PICAYUNE —
I was a delegate to a national convention in a big city not long ago, an organization that has become very close to my heart in the 20 years I have been involved with it. One of the pleasures of a national (or, really, international!) convention of like-minded people is the joy of seeing the guys from South Africa or the musical Aussies or our own personal Peach from Jaw-Juh, or the elderly former nukie-boat Sub Skipper from New England, or the Pickers from Indiana, California, and Arkansas who came to play behind Uncle Bob, or all the friends we’ve made in two decades of prison ministry.
This year, it was different.
The summer before I had missed because of a strange exotic illness that if I told you about it, I’d have to kill you. The summer before that it was pretty normal, as I remember, so this change apparently happened in the past two years.
Of course, these conventions are ostensibly to conduct the business of the organization, as well as see what other folks in other states or countries do that might work well in Mississippi. We have hour-or-so-long seminars or committee meetings, and if you are one of the real High Muckety-Mucks, you have Bored meetings to go to. These are always scheduled with frequent half-hours breaks, and this is when the visiting gets done: when Ronan from VA and I get cups of coffee and settle into a corner for the inevitable “How’s yo’ Mama an’ ‘nem?” sessions, ending with a prayer for each other; when Other Bob from the Midwest looks down from his height and declares how much better off the world would be without short people; when Big John T compares his latest Road Kill Recipes with me, then takes me around to let me pronounce one-syllable “Mis’ippi” for people who never have really “appreciated a REAL Southern Drawl.”
At mealtimes we also visit, as well, although someone invariably demands an acapella rendition of Delta native Jimmy Phillips’ “Fried Chicken Song” by a Delta native delegate. These type conversations made the conventions worthwhile – yours or mine!
After only the first couple of breaks on the first day, I noticed that there was almost none of these type get-togethers: as soon as the break was announced, almost everyone pulled out a cell phone and dialed someone somewhere else!

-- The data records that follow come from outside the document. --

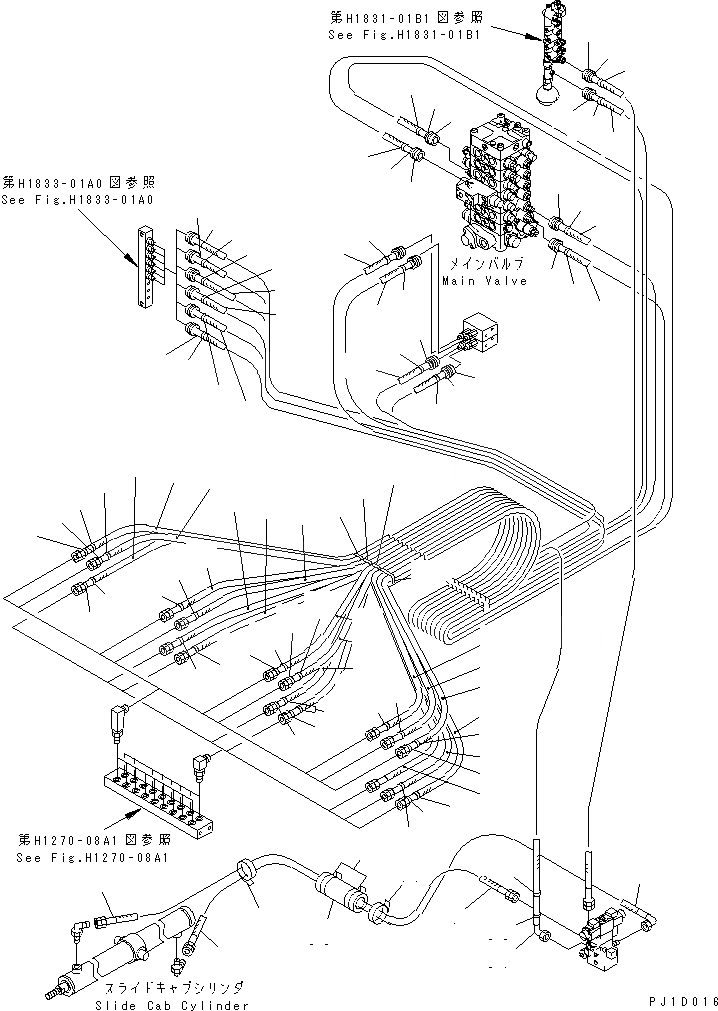 第H1831-01B1 図参照
See Fig.H1831-01B1

第H1833-01A0 図参照
See Fig.H1833-01A0

メインバルブ
Main Valve

第H1270-08A1 図参照
See Fig.H1270-08A1

スライドキャブシリンダ
Slide Cab Cylinder

PJ1D016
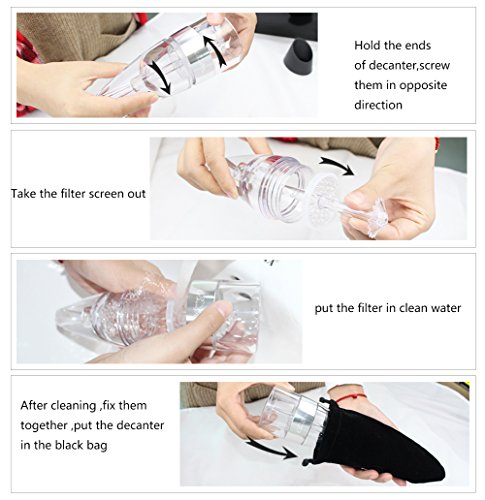 Hold the ends of decanter,screw them in opposite direction

Take the filter screen out

put the filter in clean water

After cleaning ,fix them together ,put the decanter in the black bag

Betsy and I went to a wonderful Broadway play at the Bologna Center in Cleveland not that long ago, and I finally got mad and ordered the young man next to me to take his cell phone and go somewhere else, because he was disturbing the pleasure of everyone around him, even though he’d covered his head and phone up with his coat to try to muffle the beeps and flashes (my first order).
There was a movie advertised just a couple of weeks ago with Clint Eastwood, called “Trouble with the Curve.” Baseball and Clint was a combination not to be missed, so Betsy and I went to see it, and enjoyed it – except for one thing: the row of teenage girls right in front of us all had their cell phones in their laps doing something with them that produced beeps and burps and flashes.
I’ve dined in restaurants where the loud cell phone conversations of nearby diners made it almost impossible to carry on our own table talk in normal tones.
On a visit to Washington DC, we spread out a JungleLunch under a shade tree on the mall, and noticed quickly that almost all other nearby people were using their lunch hours to 1) jog or walk, 2) while talking on a cell phone!
I’ve even noticed hunters on cell phones in dove fields!
My own cell phone is just that: a small portable phone upon which one can call folks, or get calls from folks – none of this fancy stuff. I am aware that some versions of those things will enable one to go to the Internet, book tickets to Tibet, reload the dishwasher at home, or spy on a foreign country. But is there a limit?
Have we programmed out being humans, interacting with other humans?
Oh, well: as my five-year-old Grandboy says: “Grow up, Grunk!”